Si on admet généralement que la pratique religieuse doit être plus dense ce mois-là, on considère paradoxalement que l’organisme doit être mieux alimenté sans tenir compte des excès en tous genres. Et c’est là où le bât blesse. Depuis toujours, aucun sermon bien pensant n’a pu renverser la vapeur et faire admettre que l’islam considère que ce qui doit prévaloir durant ce mois sacré c’est la piété, et le jeuneur doit se comporter comme un pauvre. Tout le monde s’est résigné à cette donne, y compris les gouvernants. Aussi, à chaque époque sa recette. Quand les caisses de l’Etat sont remplies par l’argent du pétrole et du gaz, cap vers les importations tous azimuts de produits agricoles et carnés.

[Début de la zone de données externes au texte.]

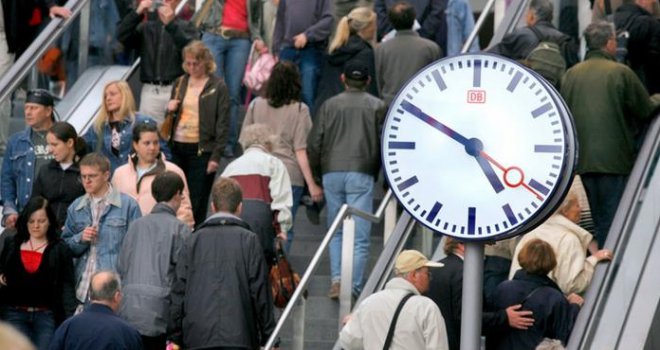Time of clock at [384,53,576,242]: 4:50
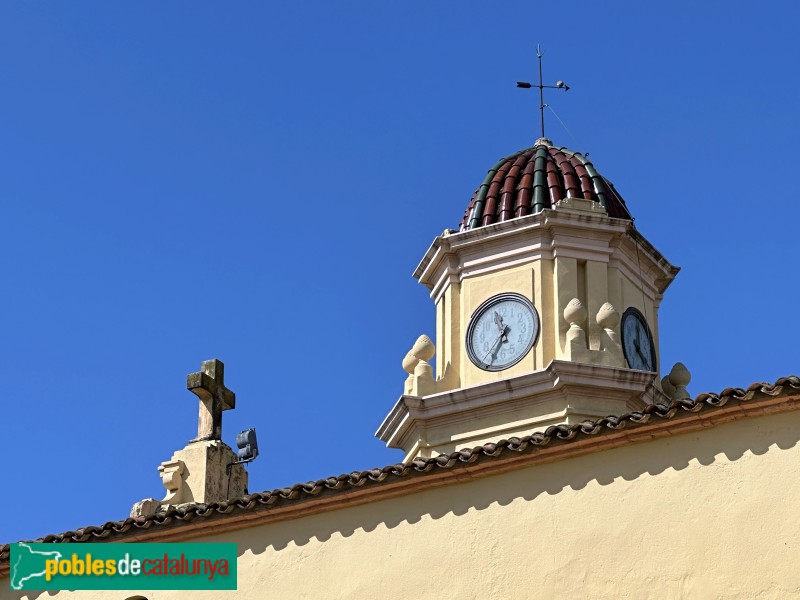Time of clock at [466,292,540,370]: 11:35
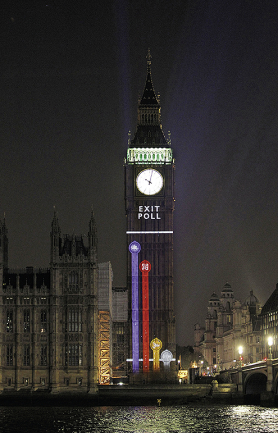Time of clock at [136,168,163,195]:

Mais en temps de disette financière, moment le plus redouté, les pouvoirs publics sont tenus de se débrouiller comme ils peuvent avec la production locale et le peu d’importation de produits. Les aînés se rappellent des fameux Souk el fellah, de leurs chaînes de citoyens dès l’aube, des ventes concomitantes et des passe-droits. Ils avaient cependant le mérite d’exister, comme le furent les souk errahma et les soupes populaires. Mais au fil des années, le Ramadhan s’est confondu avec la spéculation et la flambée des prix, et les experts imputent cela à la montée de l’inflation. Depuis plus d’une année, elle a explosé du fait de la hausse à l’échelle mondiale des prix des biens et des services suite à la guerre entre la Russie et l’Ukraine.
Et également du fait de la désorganisation du marché national et de la prolifération du nombre d’intermédiaires attirés par les surprofits que génère le commerce des produits alimentaires. Pour contrer cette poussée inflationniste du Ramadhan à venir, le gouvernement a pris plusieurs mesures administratives, dont la restriction des importations des céréales et des légumes secs et leur transfert à l’organisme public l’OAIC. A été également décidé la vente directe de produits agricoles du producteur au consommateur. Un plafonnement des prix des viandes blanches au niveau des points de vente de l’ONAB a été programmé ainsi que l’importation de grandes quantités de viandes rouges d’Amérique latine. Il y aura également le déstockage progressif des fruits et légumes ainsi que la mise sur le marché de quantités supplémentaires d’huile de table et de céréales.
En 2022, l’inflation des produits alimentaires a concerné l’ensemble des consommables industriels et agricoles frais.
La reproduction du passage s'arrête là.